Pirots are starting to look at us (in our better moments, of course). So the psychology of P7 continues to have the hierarchical structure of pro-attitudes introduced with P6. The difference is that the higher-order pro-attitudes of P6 were simply characterized as desires in a broad, generic sense, and no appeal was made to the distinctive species of pro-attitude constituted by plan-like attitudes. That is the sense in which, following Grice, the psychology of P7 is an "extension of" the psychology of P6. Let us then give P7 such higher-order pollicies with the capacity
to take a stand with respect to its desires by arriving at relevant higher-order policies concerning the functioning of those desires over time. P7 exhibits a merger of hierarchical and planning structures. Appealing to planning theory and ground in connection to the temporally extended structure of agency, to be one's "will". P7 has higher-order policies that favor or challenge motivational roles of its considered desires.

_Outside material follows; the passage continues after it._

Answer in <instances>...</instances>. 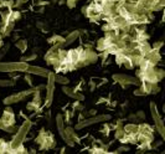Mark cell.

When P7 engages in deliberative weighing of conflicting, desired ends it seems that the assigned weights should reflect the policies that determine where it stands with respect to relevant desires. But the policies we have so far appealed to-policies concerning what desires are to be one's will --do not quite address this concern. The problem is that one can in certain cases have policies concerning which desires are to motivate and yet these not be policies that accord what those desires are for a corresponding justifying role in deliberation.

Stage 1.

We are about to reach the 'very intelligent, rational, pirot' we are. A solution is to give our creature--call it P8--the capacity to arrive at policies that express its commitment to be motivated by a desire by way of its treatment of that desire as providing, in deliberation, a justifying end for action. P8 has policies for treating (or not treating)certain desires as providing justifying ends--as, in this way, reason-providing--in motivationally effective deliberation. Let us call such policies self-governing policies--I will suppose that these policies are mutually compatible and do not challenge each other. In this way P8 involves, as Grice would want, an "extension" of structures already present in P7. The grounds on which P8 arrives at (and on occasion revises) such self-governing policies will be many and varied. We can see these policies as crystallizing complex pressures and concerns, some of which are grounded in other policies or desires. These self-governing policies may be tentative and will normally NOT be immune to change. If we ask what P8 values in this case, the answer seems to be: what it values is constituted in part by its higher-order self-governing policies. In particular, it values exercise over nonexercise even right now, and even given that it has a considered (though temporary) preference to the contrary. Unlike P3-5, what P8 now values is not simply a matter of its present, considered desires and preferences. NOW THIS MODEL OF P8
SEEMS IN RELEVANT RESPECTS TO BE A (PARTIAL) MODEL OF US. So we arrive at the conjecture that one important kind of valuing of which we are capable involves, in the cited ways, both our first-order desires and our higher order self-governing policies. In an important sub-class of cases our valuing involves reflexive polices that are both first-order policies of action and higher-order policies to treat the first-order policy as reason providing in motivationally effective deliberation. This may seem odd. Valuing seems normally to be a first-order attitude. One values honesty, say. The proposal is that an important kind of valuing involves higher-order policies. Does this mean that, strictly speaking, what one values is itself a desire--not honesty, say, but a desire for honesty? No it does not. What I value in the present case is honesty; but, on the theory, my valuing honesty in art consists in certain higher-order self-governing policies. An agent's reflective valuing involves a kind of higher-order willing.